Comment by Alasdair Murray on February 16, 2012 at 3:48am

PS - I will say at this juncture that it kind of saddens yet at the same time amuses me that whenever anyone dares to open up a debate that is anything but pro social recruiting straight away there is a feeling of outrage that emanates from the few that have actually had any success doing it. It's surely a can of worms that needs opening on a regular basis and discussing like adults - i.e. rationally, with questions like "If we don't know what 75% if Facebook members do for a living how can we be sure they are relevant other than by their age and where they live?". You an hardly formulate accurate data when such a high percentage won't even tell you what profession they are in. That's why I believe Faceboojk to be very hit and miss as a recruiting vehicle. But, as I said, I am happy  to be proved wrong. We just need the market to be flooded with success stories rather than as it is currently - lightly peppered with them.

Comment by Brian K. Johnston on February 16, 2012 at 9:49am

Good article... If you want a free copy of my book, that proves it works, send me an email..  brian AT johnstonsearch DOT com ....  What I have learned, is people don't know "how" to recruit in social media.. (totally different skills set)  Best to ALL...

Comment by Elise Reynolds on February 16, 2012 at 10:28am

Most people would rather not be recruited on Facebook and a few people are actually offended by it.  That does not stop me from trying to use it.  If possible I will use Facebook for a name generator and then try and call that person at the office.  That person never needs to know that I first discovered them on Facebook.  I have messaged people I thought might make good candidates on Facebook and I got no real responses. 

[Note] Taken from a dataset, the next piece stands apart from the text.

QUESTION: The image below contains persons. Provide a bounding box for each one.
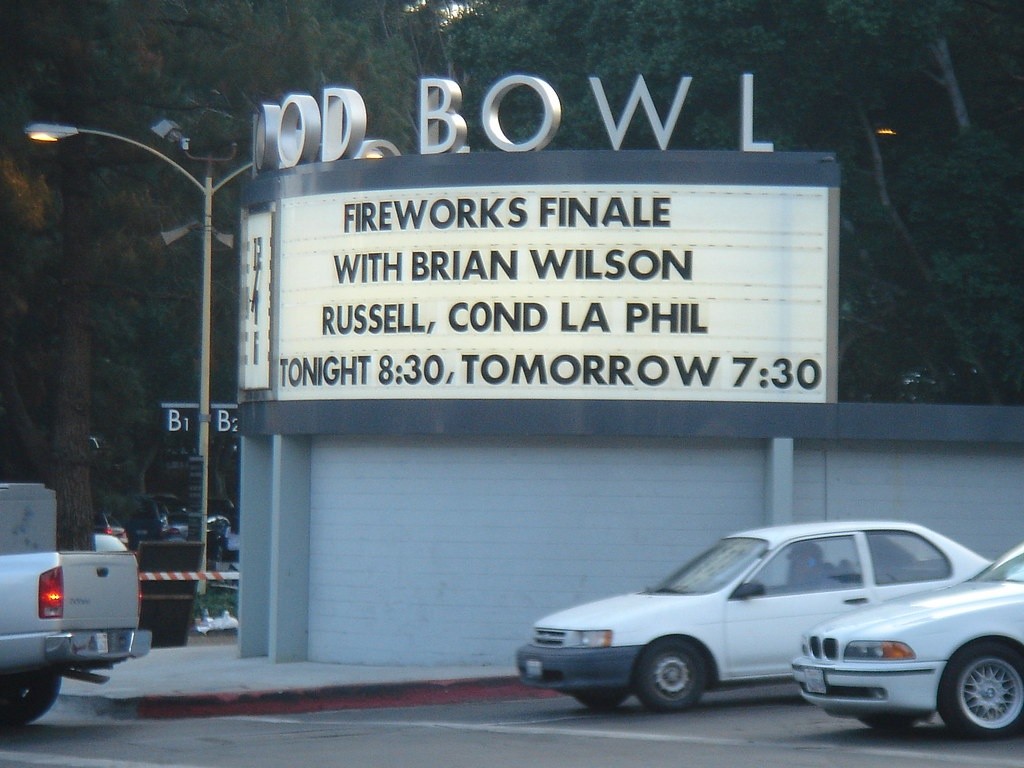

Facebook is limiting because people rarely spell out their role and employer.  I do use Linkedin quite a bit.  I really don't get Twitter, at least not for the kinds of jobs I recruit .

Comment by Samantha Lacey on February 16, 2012 at 10:56am

Facebook is useful from a corporate, in house recruiter point of view as a brand builder. Next Retail in the UK and L'Oreal are good examples of careers pages on FB. FB can also be used for very targeted advertising, if you want your job ad to appear to graduates you can target it so it only appears on the pages of those who have identified themselves as students graduating in 2012 or whatever year is relevant. You have to keep the ad simple of course, but a few words that then directs people to the careers site is easy enough. Facebook is not the best for active targeting of candidates as so few are happy to be approached on there, but people are increasingly using Facebook as the "central hub" of their online world., we can read the news, engage with brands and do any number of things through it, it's only a matter of time (in my humble opinion) before we are able to properly job search and seek candidates through it. I think I read last week that it is the most visited webpage in the world. For me, LinkedIn is the way to go for candidate mapping and direct approaches (although nothing beats a phone call!).